What would your advice be for someone who doesn’t consider themselves naturally creative?
- Stop telling yourself you’re not creative: I think the first thing is to stop thinking you’re not creative, as that’s going to immediately put you on the back foot when trying to come up with ideas, as you’ll just be thinking everything is ‘no good’. It’s like telling yourself you’re going to give a terrible presentation – you’ll inevitably give a terrible presentation. Anyone can come with amazing creative, so stop being silly, basically.
- Think about what you like to see: Whether you’re a more analytical or creative personality, you’re still going to like and engage with things you see on TV, social media and in the news – which means other people will like those things too. Applying your own interests to your ideation can make it a lot easier, as you’ll be more invested in those ideas. This is especially valuable for reactive PR as you’ll know what’s happened in the latest series of Selling Sunset, or whatever it may be.
- Twist someone else’s idea: A mistake a lot of people can make when it comes to ideation is to think that absolutely everything has to be completely original and unique. That’s so hard to come by in 2023 and you can quickly notice that a lot of great, award-winning campaigns are smart twists on something that came before it. I like to look at other celebrated marketing/PR work and think ‘what would be my client’s version of that?’ You don’t need to magic something out of thin air, and taking inspiration from elsewhere is key!

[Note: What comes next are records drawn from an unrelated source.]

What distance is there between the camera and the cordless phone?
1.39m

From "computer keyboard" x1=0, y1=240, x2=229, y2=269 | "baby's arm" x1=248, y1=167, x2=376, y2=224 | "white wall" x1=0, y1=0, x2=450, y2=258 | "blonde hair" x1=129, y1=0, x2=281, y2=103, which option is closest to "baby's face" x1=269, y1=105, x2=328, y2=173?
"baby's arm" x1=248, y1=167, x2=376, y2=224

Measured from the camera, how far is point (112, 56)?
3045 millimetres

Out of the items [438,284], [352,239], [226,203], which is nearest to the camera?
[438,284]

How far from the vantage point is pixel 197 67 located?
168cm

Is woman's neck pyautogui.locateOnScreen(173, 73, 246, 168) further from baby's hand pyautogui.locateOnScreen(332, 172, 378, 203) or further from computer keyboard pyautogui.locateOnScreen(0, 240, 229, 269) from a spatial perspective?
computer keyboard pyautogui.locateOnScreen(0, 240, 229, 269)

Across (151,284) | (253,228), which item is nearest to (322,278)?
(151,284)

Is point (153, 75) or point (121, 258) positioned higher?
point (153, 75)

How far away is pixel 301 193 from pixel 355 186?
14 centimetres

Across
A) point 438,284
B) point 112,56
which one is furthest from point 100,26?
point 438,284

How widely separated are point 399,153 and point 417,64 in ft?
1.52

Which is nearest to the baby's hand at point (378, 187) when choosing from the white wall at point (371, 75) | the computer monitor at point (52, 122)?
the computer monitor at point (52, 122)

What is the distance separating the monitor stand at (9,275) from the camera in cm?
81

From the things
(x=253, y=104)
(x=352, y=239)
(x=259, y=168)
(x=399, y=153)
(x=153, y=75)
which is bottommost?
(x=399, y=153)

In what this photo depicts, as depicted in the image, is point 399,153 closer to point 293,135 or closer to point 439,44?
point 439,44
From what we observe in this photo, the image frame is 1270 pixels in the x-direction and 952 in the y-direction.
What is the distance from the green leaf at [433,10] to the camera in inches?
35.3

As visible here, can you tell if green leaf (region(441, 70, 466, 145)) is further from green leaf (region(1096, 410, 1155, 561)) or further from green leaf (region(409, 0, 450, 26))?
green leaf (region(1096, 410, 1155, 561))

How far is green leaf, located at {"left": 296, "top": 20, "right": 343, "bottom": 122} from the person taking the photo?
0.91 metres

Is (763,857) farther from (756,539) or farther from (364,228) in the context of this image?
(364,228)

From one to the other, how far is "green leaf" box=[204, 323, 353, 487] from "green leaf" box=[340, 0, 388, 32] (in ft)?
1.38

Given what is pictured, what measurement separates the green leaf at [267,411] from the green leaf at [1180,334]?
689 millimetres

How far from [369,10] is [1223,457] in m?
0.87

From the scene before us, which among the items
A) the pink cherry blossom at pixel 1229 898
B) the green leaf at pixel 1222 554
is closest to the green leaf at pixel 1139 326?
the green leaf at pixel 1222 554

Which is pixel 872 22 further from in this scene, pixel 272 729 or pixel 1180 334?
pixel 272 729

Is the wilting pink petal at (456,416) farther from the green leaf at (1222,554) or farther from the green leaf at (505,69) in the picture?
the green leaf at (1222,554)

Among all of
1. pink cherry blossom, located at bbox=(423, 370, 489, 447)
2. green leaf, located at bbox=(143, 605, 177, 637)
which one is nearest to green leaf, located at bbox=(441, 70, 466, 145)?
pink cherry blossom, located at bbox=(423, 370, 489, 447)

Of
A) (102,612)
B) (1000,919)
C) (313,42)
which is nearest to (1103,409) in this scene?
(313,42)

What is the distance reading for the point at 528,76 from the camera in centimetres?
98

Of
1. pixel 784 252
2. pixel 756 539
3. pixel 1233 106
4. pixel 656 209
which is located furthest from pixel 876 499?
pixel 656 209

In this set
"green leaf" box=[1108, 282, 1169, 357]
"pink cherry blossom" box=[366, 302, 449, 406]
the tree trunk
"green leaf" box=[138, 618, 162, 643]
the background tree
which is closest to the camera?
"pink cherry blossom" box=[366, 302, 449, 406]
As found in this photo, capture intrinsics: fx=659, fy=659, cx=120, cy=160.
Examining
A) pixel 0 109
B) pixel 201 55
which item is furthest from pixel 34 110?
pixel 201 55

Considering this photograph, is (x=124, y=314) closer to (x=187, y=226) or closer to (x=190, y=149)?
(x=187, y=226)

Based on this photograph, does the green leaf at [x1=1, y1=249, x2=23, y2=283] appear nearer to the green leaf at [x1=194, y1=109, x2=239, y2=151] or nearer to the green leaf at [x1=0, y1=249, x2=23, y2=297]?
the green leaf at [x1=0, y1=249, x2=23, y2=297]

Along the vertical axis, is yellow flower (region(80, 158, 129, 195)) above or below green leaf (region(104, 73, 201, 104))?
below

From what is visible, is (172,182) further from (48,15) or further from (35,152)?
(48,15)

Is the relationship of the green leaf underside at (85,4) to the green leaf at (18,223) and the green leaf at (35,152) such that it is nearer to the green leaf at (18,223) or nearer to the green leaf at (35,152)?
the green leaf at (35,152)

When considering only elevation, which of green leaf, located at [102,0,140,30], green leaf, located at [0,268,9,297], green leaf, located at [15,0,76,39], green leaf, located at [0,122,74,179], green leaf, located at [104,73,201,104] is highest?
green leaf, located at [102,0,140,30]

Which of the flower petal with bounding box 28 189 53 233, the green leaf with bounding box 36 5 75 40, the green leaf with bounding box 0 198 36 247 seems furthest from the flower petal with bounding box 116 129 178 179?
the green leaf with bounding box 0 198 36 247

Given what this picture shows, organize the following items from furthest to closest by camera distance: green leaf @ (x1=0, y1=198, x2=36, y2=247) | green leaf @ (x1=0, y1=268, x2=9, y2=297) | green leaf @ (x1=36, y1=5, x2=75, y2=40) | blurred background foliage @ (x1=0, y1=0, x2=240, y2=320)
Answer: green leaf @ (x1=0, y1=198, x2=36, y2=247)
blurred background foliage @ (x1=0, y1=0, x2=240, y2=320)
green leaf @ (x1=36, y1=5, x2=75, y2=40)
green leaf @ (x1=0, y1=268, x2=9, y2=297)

- Be vulnerable: When you think about it, it actually takes a lot of guts to sit in front of a group of peers and talk about this thing you’ve come up with, not exactly knowing how it’s going to be received. But the most memorable PR or marketing campaigns will have come from someone going out on a limb, and just saying it anyway. The worst thing would be to think ‘oh no, that’s stupid’ and never tell anyone the idea, which you might have a tendency to do if you’ve labelled yourself as ‘not creative’. There should be no judgement when sharing ideas back with others and I would hope people feel comfortable enough in their teams to be vulnerable and talk about their more ‘weird’ ideas, because they’re usually the best ones – or there could at least be something in it that could be built on by someone else. Learning to back yourself and not be concerned if an idea falls flat can help you to allow yourself to think of more unique ideas, as opposed to falling back on ‘safe bets’ you’re comfortable with sharing.
Finally, what does being a work in progress mean to you? (Both professionally and personally)
For me being a work in progress is getting to the point where you’re comfortable in your own skin, and happy with who you are. There’s a lot of imposter syndrome in this industry and throughout my career I’ve had times where I’ve felt like I need to be like this or that person to succeed or be good at my job.
It happens a lot now with people feeling the pressure to be ‘known’ on Twitter and things like that, but I’ve come to learn (or am at least getting there) that it’s best to focus on the value you add in your position, and that it’s actually a really good thing to have a team, friend group, family or whatever, of varied skillsets and personalities – it would be so dull if everyone was the same!